▶ [Exercise description] Turn everything from the line containing "What is the estimated" down to the end of the records into a JSON list of strings, one string per line, leaving out blank lines.
==*==
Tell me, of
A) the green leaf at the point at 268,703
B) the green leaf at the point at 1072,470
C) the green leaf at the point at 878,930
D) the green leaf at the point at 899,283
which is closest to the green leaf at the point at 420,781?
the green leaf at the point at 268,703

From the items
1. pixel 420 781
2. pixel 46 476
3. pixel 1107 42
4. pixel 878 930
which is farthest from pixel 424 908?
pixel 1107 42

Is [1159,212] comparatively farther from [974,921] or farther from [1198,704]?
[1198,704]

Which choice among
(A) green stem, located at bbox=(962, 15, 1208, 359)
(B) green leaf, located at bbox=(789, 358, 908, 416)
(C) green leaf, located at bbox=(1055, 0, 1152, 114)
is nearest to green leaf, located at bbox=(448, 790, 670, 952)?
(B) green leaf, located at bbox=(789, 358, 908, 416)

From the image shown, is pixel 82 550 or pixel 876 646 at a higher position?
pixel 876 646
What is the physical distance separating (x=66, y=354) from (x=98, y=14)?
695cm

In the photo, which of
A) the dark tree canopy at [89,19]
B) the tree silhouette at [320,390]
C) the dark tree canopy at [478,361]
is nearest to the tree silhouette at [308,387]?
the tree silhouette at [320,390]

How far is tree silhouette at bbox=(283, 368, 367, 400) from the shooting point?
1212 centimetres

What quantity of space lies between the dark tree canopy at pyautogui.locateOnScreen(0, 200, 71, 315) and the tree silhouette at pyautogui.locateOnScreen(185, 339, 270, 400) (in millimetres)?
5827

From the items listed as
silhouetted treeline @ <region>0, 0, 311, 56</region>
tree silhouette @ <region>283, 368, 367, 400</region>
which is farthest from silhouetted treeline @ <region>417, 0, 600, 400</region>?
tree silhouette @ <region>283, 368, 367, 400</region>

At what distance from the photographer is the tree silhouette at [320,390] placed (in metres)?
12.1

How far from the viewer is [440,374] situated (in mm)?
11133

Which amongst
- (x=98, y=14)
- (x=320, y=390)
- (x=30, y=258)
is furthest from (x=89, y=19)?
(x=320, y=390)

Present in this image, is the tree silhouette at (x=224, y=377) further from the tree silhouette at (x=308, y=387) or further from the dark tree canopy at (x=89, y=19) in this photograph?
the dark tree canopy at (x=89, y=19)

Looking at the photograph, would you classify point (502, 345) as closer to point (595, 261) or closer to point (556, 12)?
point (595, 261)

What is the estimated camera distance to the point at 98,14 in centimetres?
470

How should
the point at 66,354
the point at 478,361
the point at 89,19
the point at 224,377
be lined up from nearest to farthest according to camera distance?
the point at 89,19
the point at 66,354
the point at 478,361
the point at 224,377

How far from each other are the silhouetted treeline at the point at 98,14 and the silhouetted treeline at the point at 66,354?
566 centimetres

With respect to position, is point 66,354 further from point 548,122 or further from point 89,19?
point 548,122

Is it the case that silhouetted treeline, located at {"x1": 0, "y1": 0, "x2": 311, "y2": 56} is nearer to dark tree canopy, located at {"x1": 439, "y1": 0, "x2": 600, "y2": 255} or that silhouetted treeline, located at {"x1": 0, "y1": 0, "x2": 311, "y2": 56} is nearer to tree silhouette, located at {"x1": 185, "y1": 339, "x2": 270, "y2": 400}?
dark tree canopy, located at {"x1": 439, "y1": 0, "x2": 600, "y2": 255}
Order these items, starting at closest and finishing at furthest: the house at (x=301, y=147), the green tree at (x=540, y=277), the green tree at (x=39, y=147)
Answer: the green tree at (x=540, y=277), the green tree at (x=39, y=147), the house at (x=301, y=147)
==*==
▶ [Answer to the exercise]
[
  "What is the estimated camera distance to the point at 98,14 in centimetres?",
  "470",
  "How should",
  "the point at 66,354",
  "the point at 478,361",
  "the point at 89,19",
  "the point at 224,377",
  "be lined up from nearest to farthest according to camera distance?",
  "the point at 89,19",
  "the point at 66,354",
  "the point at 478,361",
  "the point at 224,377",
  "How far from each other are the silhouetted treeline at the point at 98,14 and the silhouetted treeline at the point at 66,354?",
  "566 centimetres",
  "With respect to position, is point 66,354 further from point 548,122 or further from point 89,19?",
  "point 548,122",
  "Is it the case that silhouetted treeline, located at {\"x1\": 0, \"y1\": 0, \"x2\": 311, \"y2\": 56} is nearer to dark tree canopy, located at {\"x1\": 439, \"y1\": 0, \"x2\": 600, \"y2\": 255} or that silhouetted treeline, located at {\"x1\": 0, \"y1\": 0, \"x2\": 311, \"y2\": 56} is nearer to tree silhouette, located at {\"x1\": 185, \"y1\": 339, \"x2\": 270, \"y2\": 400}?",
  "dark tree canopy, located at {\"x1\": 439, \"y1\": 0, \"x2\": 600, \"y2\": 255}",
  "Order these items, starting at closest and finishing at furthest: the house at (x=301, y=147), the green tree at (x=540, y=277), the green tree at (x=39, y=147)",
  "Answer: the green tree at (x=540, y=277), the green tree at (x=39, y=147), the house at (x=301, y=147)"
]